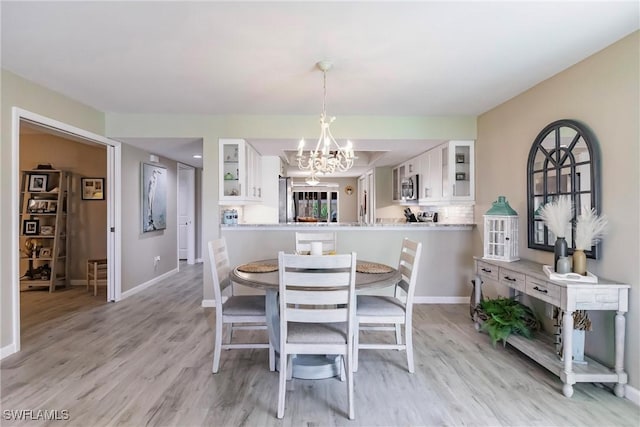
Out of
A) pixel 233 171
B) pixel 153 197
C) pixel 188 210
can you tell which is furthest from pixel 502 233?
pixel 188 210

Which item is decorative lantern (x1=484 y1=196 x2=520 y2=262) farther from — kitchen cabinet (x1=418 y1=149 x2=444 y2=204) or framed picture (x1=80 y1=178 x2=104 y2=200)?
framed picture (x1=80 y1=178 x2=104 y2=200)

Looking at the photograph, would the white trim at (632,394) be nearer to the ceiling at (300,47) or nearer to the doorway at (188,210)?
the ceiling at (300,47)

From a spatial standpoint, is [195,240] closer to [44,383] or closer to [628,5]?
[44,383]

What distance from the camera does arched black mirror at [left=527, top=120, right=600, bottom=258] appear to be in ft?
8.46

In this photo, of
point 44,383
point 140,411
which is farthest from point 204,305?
point 140,411

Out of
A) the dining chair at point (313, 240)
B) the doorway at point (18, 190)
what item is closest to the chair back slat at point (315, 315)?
the dining chair at point (313, 240)

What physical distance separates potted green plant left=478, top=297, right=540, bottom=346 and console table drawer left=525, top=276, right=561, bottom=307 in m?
0.38

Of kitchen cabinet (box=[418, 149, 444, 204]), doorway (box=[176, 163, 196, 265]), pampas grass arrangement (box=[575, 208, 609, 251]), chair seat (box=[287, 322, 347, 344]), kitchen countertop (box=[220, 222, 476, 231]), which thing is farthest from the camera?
doorway (box=[176, 163, 196, 265])

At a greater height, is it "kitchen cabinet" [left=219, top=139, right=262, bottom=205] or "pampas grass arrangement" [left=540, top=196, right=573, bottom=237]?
"kitchen cabinet" [left=219, top=139, right=262, bottom=205]

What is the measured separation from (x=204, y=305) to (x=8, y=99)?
9.23ft

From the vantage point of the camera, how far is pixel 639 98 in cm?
223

—————

Exercise aim: Copy every row above word for word, leaving out the pictures.

Solution for this problem:
Out of
A) pixel 233 171
B) pixel 153 197
C) pixel 188 210
can you tell which is furthest from pixel 502 233?
pixel 188 210

Which item is decorative lantern (x1=484 y1=196 x2=520 y2=262) farther from — kitchen cabinet (x1=418 y1=149 x2=444 y2=204) or framed picture (x1=80 y1=178 x2=104 y2=200)?
framed picture (x1=80 y1=178 x2=104 y2=200)

Looking at the photograph, would the white trim at (632,394) be nearer to the ceiling at (300,47) or nearer to the doorway at (188,210)?
the ceiling at (300,47)

From a spatial standpoint, is [195,240] closer to [44,383] or closer to [628,5]?
[44,383]

What distance from the camera does arched black mirror at [left=527, top=120, right=600, bottom=258] appear to be in ft?
8.46

In this photo, of
point 44,383
point 140,411
which is farthest from point 204,305?
point 140,411

Out of
A) the dining chair at point (313, 240)
B) the doorway at point (18, 190)
what item is closest to the chair back slat at point (315, 315)?
the dining chair at point (313, 240)

What physical distance separates potted green plant left=478, top=297, right=540, bottom=346 and console table drawer left=525, top=276, right=561, bottom=307 in m?
0.38

Of kitchen cabinet (box=[418, 149, 444, 204]), doorway (box=[176, 163, 196, 265]), pampas grass arrangement (box=[575, 208, 609, 251]), chair seat (box=[287, 322, 347, 344]), kitchen countertop (box=[220, 222, 476, 231]), which thing is farthest from the camera?
doorway (box=[176, 163, 196, 265])

At a greater height, is it "kitchen cabinet" [left=219, top=139, right=262, bottom=205] or "pampas grass arrangement" [left=540, top=196, right=573, bottom=237]?
"kitchen cabinet" [left=219, top=139, right=262, bottom=205]

What is the measured separation from (x=204, y=305) to (x=8, y=99)?
9.23ft

From the vantage point of the camera, how far is pixel 639 98 in cm?
223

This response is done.